For Normandin, he’s now a family physician in private practice on the West Island and no longer takes medication for the illness. His fatigue and balance problems continue to diminish daily.
But despite such dramatic results, none of the MS researchers in this study is calling the procedure a cure.
For one thing, it is not known whether the treatment is good at stopping other kinds of MS, explained neurologist Amit Bar-Or of the Montreal Neurological Institute and McGill University and the study’s principal investigator.
Also, bone-marrow stem-cell transplants to treat MS are not approved outside of clinical trials because while the disease itself is not deadly, the procedure is fatal in as much as five per cent of patients.
But Freedman questions the risk rate. He says the five-per-cent figure was from data collected in the 1990s as the team prepared for the experiment. That number has since dropped to about one per cent, he said.
In addition to medical advancements, by comparing the immune responses in patients before and after the treatment, researchers discovered a key biological target for new therapies that might be able to provide similar benefits without the risks associated with knocking out someone’s immune system to facilitate a bone-marrow transplant.
Several studies have already noted that in MS patients, the body’s immune system attacks its own cells. Overactive T cells (a type of white blood cells called lymphocytes) — that are responsible for defending the body against bacteria, viruses and other parasites — can also damage myelin, the protective insulation covering nerves.
The concept is straightforward, Bar-Or explained. To fight an infection, different types of T cells mount a quick response, then other T cells quickly ratchet back that response, he said. But in auto-immune conditions, including MS, this regulation goes awry and the body attacks itself.
Researchers have zeroed in on a particular subset of T cells, called TH17 cells, that have a substantially diminished function following the experimental transplant. The discovery could help researchers target treatment in MS patients generally.

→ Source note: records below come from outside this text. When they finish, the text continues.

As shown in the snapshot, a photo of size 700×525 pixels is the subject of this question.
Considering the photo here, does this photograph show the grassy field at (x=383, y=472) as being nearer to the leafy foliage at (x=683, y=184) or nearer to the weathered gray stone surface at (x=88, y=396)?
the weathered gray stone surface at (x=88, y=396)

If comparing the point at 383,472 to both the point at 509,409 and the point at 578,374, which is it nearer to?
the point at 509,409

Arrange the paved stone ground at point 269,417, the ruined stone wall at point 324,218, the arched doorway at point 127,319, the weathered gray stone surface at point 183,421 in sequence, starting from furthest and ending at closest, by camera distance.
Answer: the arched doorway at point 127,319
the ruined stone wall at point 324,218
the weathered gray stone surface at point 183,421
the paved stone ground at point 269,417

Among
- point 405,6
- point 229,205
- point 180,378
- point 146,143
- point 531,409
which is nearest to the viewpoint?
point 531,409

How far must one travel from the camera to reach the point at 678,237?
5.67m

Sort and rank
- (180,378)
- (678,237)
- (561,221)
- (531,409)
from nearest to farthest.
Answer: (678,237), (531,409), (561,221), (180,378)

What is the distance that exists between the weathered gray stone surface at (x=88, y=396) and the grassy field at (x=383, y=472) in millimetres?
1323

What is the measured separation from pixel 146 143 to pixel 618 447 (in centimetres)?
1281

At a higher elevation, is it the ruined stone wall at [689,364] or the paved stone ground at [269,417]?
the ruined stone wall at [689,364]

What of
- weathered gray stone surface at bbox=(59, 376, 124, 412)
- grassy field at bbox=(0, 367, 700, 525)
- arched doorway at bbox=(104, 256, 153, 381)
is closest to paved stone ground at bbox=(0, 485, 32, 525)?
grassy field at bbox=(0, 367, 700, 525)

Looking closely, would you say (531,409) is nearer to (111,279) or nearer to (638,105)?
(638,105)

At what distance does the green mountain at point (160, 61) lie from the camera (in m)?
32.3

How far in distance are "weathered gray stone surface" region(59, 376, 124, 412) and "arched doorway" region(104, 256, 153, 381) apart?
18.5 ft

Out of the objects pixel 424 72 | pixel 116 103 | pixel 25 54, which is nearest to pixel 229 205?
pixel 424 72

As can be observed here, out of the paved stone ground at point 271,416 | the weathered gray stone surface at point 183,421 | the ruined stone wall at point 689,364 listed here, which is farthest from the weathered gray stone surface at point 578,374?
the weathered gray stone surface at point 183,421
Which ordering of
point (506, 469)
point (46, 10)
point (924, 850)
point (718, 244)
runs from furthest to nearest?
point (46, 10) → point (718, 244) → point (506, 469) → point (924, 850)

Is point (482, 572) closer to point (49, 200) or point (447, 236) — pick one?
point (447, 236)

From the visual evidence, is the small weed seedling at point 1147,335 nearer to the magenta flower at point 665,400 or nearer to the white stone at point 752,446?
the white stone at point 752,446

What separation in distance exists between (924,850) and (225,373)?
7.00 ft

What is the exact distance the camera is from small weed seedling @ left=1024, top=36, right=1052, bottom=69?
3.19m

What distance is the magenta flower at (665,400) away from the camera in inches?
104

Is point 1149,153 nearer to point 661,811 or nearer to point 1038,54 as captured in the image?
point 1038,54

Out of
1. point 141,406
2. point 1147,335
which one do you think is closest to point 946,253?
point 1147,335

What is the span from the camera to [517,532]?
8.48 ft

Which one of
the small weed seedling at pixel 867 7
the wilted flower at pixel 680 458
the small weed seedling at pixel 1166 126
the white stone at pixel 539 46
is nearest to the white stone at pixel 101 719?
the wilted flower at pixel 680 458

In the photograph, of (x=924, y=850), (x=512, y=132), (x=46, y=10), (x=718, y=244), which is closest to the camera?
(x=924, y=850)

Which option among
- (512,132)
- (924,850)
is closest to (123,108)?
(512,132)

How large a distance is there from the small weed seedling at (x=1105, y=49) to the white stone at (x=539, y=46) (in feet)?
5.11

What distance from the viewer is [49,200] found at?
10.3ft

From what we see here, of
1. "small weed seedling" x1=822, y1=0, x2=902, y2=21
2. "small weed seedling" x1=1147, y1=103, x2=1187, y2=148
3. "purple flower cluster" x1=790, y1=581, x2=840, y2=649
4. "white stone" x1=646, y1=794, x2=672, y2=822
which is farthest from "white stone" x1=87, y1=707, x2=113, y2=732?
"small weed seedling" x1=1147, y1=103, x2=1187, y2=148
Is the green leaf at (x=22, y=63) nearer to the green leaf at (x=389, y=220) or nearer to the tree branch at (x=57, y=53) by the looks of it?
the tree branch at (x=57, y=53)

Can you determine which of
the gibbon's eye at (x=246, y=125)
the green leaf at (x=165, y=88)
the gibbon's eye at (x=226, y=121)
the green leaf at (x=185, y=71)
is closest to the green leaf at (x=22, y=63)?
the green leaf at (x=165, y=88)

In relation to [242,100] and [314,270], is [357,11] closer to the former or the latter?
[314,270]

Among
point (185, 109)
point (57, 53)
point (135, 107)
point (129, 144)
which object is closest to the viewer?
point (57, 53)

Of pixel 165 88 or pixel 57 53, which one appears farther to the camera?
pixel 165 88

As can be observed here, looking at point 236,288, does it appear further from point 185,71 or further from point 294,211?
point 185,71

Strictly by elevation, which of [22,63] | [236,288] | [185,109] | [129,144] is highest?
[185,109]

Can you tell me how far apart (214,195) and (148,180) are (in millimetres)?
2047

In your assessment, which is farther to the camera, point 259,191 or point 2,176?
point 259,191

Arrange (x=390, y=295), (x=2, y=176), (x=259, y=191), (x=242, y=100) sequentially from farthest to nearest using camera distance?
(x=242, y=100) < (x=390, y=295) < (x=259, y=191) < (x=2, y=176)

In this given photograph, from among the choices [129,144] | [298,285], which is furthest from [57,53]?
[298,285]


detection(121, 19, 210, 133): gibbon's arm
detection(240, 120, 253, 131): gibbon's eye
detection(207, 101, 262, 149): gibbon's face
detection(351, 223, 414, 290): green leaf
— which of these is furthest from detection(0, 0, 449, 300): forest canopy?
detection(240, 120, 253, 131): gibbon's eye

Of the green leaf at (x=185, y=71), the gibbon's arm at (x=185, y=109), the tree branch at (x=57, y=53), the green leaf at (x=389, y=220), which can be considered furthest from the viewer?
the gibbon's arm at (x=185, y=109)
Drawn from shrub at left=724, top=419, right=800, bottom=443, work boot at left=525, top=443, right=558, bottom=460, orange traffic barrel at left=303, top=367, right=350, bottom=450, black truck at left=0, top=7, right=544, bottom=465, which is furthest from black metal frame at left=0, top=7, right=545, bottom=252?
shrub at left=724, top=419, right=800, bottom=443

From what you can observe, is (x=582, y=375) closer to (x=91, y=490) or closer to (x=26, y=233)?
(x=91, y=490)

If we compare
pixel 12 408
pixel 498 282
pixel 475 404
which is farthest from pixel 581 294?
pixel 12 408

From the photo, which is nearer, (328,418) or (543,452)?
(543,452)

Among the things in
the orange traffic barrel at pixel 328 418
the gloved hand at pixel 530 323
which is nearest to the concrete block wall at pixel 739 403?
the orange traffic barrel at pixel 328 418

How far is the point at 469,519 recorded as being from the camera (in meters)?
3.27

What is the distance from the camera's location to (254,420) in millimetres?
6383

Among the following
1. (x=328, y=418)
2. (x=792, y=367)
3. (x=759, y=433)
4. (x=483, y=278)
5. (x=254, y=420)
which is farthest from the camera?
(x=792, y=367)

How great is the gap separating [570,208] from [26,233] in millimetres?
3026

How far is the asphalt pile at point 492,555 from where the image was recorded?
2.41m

“We are cautious in not claiming we have figured out all cells responsible for all relapses in all MS patients,” Bar-Or noted. “Keep in mind these patients have very aggressive MS, so maybe TH17 are particularly important in these patients.”
Emerging treatments, however, are already attempting to target TH17 cells, but the story is even more complicated, Bar-Or said.
“We don’t know everything about them (TH17 cells) even in terms of basic immunology. It’s likely that within the TH17 subset there may be particular bad guys … It would be nice to know which because we need to have these cells some of the time. Getting rid of all of them all of the time, may not be completely safe.”
Both the clinical study at the Ottawa Hospital Multiple Sclerosis Research Unit and biological study in Montreal were funded by the Research Foundation of the Multiple Sclerosis Society of Canada.
Canada has one of the highest rates of MS in the world — affecting about 55,000 to 75,000 people.
Normandin says his illness has been a blessing in disguise, giving him a unique perspective not found in medical text books.
“It changed my whole outlook on life. It definitely affects the way I see patients. I’m more sensitive in how to talk to them and more empathetic dealing with chronic diseases.”
He was once on a career track where the focus was work, but now “life balance” is everything and he is grateful for the treatment that gave him his life back and allowed him to work in a clinic where he can spend as much time as necessary talking to patients.
“Life is great,” he said. “I love to say it.”